QUOTED PASSAGE:
## start

It’s more like: No Personal Assistant Day!

No alarm, no reminders, no directions, no weather or time info. In fact, no real time info of any sort. I’m relying on my laptop, and my good old friends; paper and pen!

I spent 24 hours without my phone. In this blog post I will take you through my reflection on the experience. It wasn’t smooth sailing, and I actually failed at first but managed to choose a better day to go through this experiment. I have a healthy relationship with my phone, it gives me direction and structure and I feed it with so much data. In fact, I’m more social and organized because of my phone. With that said, even without my phone, life moves on… but not as convenient and reliable as it is with my phone, my very personal assistant.

Failed First Attempt

I went to NYC for my birthday weekend. I was planning not to use my phone during that time. I actually announced that to my partner and informed him that I will be phone free for the day. I hid my phone (from myself!) and the moment I decided to step out, I had this train of thought steaming through my brain: “what if I lose direction and get lost?”, “now that NYC metro accepts apple pay, it’s the only thing I use. How am I going to conveniently pay for the metro?“, “What if I want to take photos and attach time and location metadata to them? my camera wont do that” etc.

At that moment, I knew that my phone was giving some sense of security. I wont feel safe and comfortable if I don’t have my phone in the City. I’m not from here, it’s not my comfort zone. I need my savior, I need my phone!

## end

WHAT TO DO:
1/ In the blog post about a day without a phone, where did the writer travel for the birthday weekend?
2/ Pick up the blog post about a day without a phone after its final sentence and keep writing it.

DATA SECTION:

## start

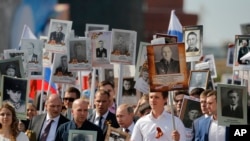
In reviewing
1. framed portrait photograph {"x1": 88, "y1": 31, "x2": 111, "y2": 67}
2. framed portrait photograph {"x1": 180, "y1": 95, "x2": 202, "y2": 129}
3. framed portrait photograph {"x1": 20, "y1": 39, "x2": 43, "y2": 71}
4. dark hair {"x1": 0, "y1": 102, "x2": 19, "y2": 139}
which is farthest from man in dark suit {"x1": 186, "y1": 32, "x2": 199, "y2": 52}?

## end

TASK RESPONSES:
1/ New York City.

2/
After Trying Again, I Succeed

I decided to try again when I arrived back to Cambridge. While my phone gave me sense of safety in NYC, I feel my familiarity with the area here in Cambridge and my daily routine, made me less dependent on my phone. Given that all my apps and calendars are synched I was able to check my laptop for my schedule and activities for the day. I noticed that I spent more time on my desk at home and at the office. I would say that my productivity is higher! I suspect it’s not the phone’s fault, it’s the intrusive nature of notifications.

I only check my FB messenger when I go to FB and intentionally open the messages tab on the browser, as opposed to my phone, which has a dedicated app for messenger! Did I mention that my work group communicates through messenger? I also only check my email when I deliberately open the email window on my laptop. I disabled notifications on my laptop since I do present a lot and don’t want weird messages appearing on the screen, which was helpful since no intrusion happens while I’m on my laptop!

On the metro, I saw people’s faces and made eye contact. Sometimes I do that even when I have my phone. But this time when I wanted to avoid awkward silence and stares, I had nothing to resort to. I pulled out a receipt I had ages ago in my pocket and pretended to be reading that piece of paper…

I slept better at night. That was great cause I had nothing to do but sleep! I had no phone, I didn’t feel like reading, and my partner wont let me scroll through his feed with him (cause he’s aware I’m during a no phone period)… so i just slept! wow that felt great!

Workarounds

For my alarm at night, I just commanded google home: “ok google! set alarm to 7:30 am!”. For the weather I just asked “ok google! what’s the weather today?”. For my music and home temperature I also did the same. All these activities were not interrupted by notifications or feed, I was able to get the task done.

For my media diary log, I chose to use a platform that could be accessible from my phone and my laptop. I chose to use google sheets and screenshots to collect and annotate my artifacts. It works well and I don’t need my phone for that.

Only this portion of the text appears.